Il l'avait été dans toute sa rigueur. Aucun des sept accusés n'avait échappé à la peine capitale.

Il demanda les noms de ces malheureux: on les avait oubliés.

Enfin on lui dit qu'un des officiers qui avaient fait partie du conseil de guerre était encore à Mayence, et on lui donna son nom et son adresse.

Jacques Mérey alla le trouver.

L'officier, qui était un capitaine, se rappelait parfaitement que le chef des six cavaliers émigrés avait déclaré se nommer Charles-Louis-Ferdinand de Chazelay; mais, en tout cas, il trouverait le dossier dans les mains du rapporteur, qui était le plus jeune membre du conseil, et qui appartenait comme officier d'ordonnance à la maison militaire du général Custine.

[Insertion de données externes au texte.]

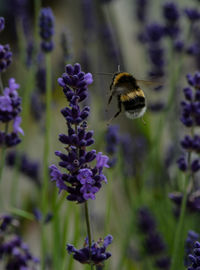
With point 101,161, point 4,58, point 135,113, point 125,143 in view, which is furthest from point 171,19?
point 101,161

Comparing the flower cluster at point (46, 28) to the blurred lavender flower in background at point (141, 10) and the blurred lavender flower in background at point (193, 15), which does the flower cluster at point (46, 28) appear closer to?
the blurred lavender flower in background at point (193, 15)

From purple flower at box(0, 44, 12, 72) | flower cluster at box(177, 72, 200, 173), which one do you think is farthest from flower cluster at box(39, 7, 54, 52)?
flower cluster at box(177, 72, 200, 173)

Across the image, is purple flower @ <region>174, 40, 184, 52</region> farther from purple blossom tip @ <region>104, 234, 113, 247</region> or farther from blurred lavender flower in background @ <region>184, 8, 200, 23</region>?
purple blossom tip @ <region>104, 234, 113, 247</region>

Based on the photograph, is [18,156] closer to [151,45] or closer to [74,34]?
[151,45]

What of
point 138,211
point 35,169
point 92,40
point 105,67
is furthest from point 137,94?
point 105,67

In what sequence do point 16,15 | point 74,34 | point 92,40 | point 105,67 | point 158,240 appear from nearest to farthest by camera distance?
point 158,240, point 16,15, point 92,40, point 105,67, point 74,34
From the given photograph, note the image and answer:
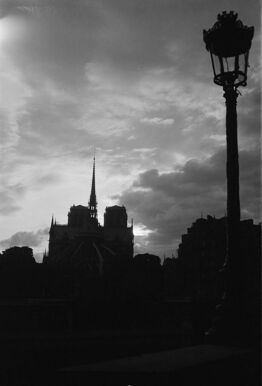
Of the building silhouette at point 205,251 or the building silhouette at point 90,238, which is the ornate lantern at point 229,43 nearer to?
the building silhouette at point 205,251

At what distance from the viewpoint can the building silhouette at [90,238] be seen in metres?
110

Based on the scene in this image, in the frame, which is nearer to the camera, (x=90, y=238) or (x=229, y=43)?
(x=229, y=43)

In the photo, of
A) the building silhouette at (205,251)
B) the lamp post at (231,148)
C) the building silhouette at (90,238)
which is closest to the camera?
the lamp post at (231,148)

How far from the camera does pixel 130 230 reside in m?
148

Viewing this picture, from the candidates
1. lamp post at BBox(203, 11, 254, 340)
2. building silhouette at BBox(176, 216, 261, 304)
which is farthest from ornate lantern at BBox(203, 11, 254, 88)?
building silhouette at BBox(176, 216, 261, 304)

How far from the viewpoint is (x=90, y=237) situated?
4906 inches

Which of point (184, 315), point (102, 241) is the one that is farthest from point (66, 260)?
point (184, 315)

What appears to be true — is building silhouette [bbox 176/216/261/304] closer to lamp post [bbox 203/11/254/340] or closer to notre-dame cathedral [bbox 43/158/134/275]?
notre-dame cathedral [bbox 43/158/134/275]

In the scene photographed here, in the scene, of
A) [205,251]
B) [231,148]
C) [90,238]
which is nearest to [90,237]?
[90,238]

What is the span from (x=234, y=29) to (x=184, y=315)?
91.7 feet

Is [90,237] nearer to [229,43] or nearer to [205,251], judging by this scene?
[205,251]

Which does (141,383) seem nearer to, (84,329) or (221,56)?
(221,56)

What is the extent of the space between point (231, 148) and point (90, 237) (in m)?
118

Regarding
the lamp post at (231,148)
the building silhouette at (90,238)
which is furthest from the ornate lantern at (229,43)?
the building silhouette at (90,238)
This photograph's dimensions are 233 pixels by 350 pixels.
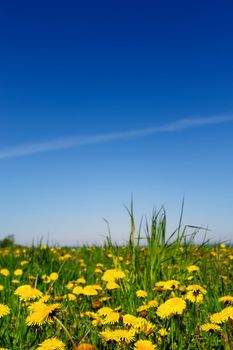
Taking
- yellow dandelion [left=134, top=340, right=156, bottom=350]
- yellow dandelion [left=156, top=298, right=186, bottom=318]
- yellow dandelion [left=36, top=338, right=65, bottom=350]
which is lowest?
yellow dandelion [left=134, top=340, right=156, bottom=350]

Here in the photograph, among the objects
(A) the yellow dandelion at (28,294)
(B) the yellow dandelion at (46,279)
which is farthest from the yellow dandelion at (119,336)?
(B) the yellow dandelion at (46,279)

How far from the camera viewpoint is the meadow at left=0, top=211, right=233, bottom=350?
2434mm

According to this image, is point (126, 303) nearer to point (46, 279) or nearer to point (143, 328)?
point (143, 328)

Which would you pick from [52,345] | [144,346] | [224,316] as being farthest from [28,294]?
[224,316]

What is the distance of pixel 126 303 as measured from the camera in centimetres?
374

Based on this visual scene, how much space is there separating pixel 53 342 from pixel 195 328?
1248 mm

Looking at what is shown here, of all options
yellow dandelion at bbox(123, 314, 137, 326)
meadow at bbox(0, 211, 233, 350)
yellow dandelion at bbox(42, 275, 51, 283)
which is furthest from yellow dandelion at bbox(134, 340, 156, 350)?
yellow dandelion at bbox(42, 275, 51, 283)

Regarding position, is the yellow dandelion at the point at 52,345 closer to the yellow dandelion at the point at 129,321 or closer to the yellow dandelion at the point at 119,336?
the yellow dandelion at the point at 119,336

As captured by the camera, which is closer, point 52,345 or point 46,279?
point 52,345

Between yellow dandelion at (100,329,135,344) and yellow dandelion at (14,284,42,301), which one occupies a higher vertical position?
yellow dandelion at (14,284,42,301)

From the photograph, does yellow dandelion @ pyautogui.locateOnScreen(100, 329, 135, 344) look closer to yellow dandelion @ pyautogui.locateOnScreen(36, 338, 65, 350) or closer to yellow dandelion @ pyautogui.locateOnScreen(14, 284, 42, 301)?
yellow dandelion @ pyautogui.locateOnScreen(36, 338, 65, 350)

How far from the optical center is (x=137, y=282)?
4.71m

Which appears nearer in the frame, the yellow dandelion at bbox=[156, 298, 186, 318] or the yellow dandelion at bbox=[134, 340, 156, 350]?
the yellow dandelion at bbox=[134, 340, 156, 350]

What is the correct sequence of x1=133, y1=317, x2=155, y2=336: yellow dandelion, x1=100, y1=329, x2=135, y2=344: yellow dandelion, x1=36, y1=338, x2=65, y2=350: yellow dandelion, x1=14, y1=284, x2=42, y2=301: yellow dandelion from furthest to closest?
x1=14, y1=284, x2=42, y2=301: yellow dandelion, x1=133, y1=317, x2=155, y2=336: yellow dandelion, x1=100, y1=329, x2=135, y2=344: yellow dandelion, x1=36, y1=338, x2=65, y2=350: yellow dandelion
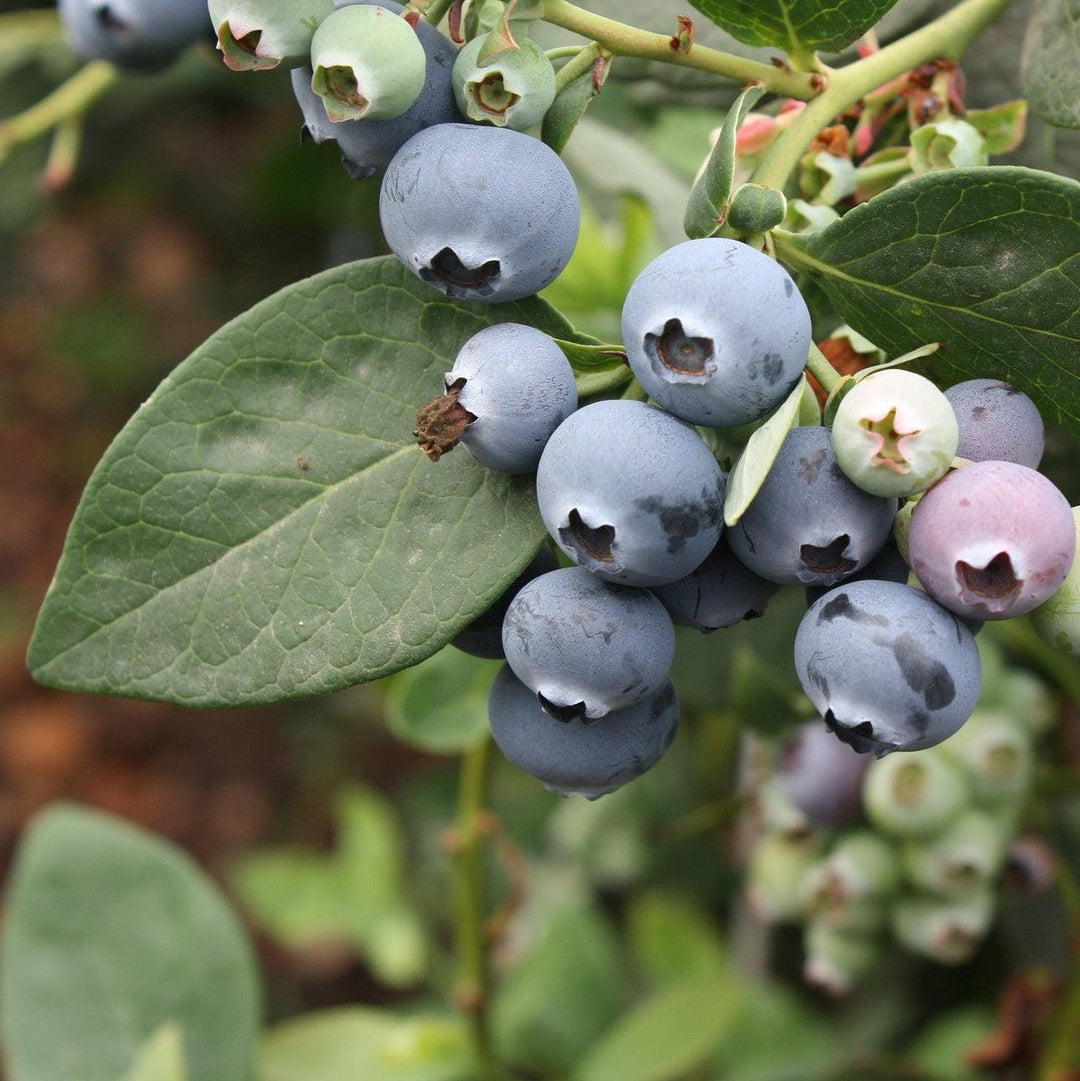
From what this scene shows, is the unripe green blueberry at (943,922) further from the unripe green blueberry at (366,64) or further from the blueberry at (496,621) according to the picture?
the unripe green blueberry at (366,64)

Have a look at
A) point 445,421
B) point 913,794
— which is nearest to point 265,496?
point 445,421

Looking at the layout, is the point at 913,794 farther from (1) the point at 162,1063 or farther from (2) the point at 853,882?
(1) the point at 162,1063

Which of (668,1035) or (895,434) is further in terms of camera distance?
(668,1035)

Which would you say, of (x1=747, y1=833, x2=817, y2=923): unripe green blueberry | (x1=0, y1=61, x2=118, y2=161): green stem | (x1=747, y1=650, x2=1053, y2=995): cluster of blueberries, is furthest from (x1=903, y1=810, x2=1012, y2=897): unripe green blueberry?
(x1=0, y1=61, x2=118, y2=161): green stem

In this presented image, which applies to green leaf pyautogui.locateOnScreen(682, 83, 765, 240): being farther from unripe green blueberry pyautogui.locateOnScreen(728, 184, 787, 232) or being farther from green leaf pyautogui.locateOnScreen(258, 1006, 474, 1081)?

Or, nous l'avons dit, le général était à Francfort.

Jacques Mérey s'était muni des noms du jeune officier, il se nommait Charles André.

Le lendemain, au point du jour, Jacques Mérey se présenta chez le général; il était déjà levé et s'apprêtait à passer une revue de son corps d'armée.

Son titre de représentant du peuple effraya d'abord quelque peu Custine. Custine appartenait comme Dumouriez, par ses antécédents, au parti royaliste, et si son bras avait loyalement combattu, peut-être sa conscience n'avait-elle pas toujours été de l'avis de son bras.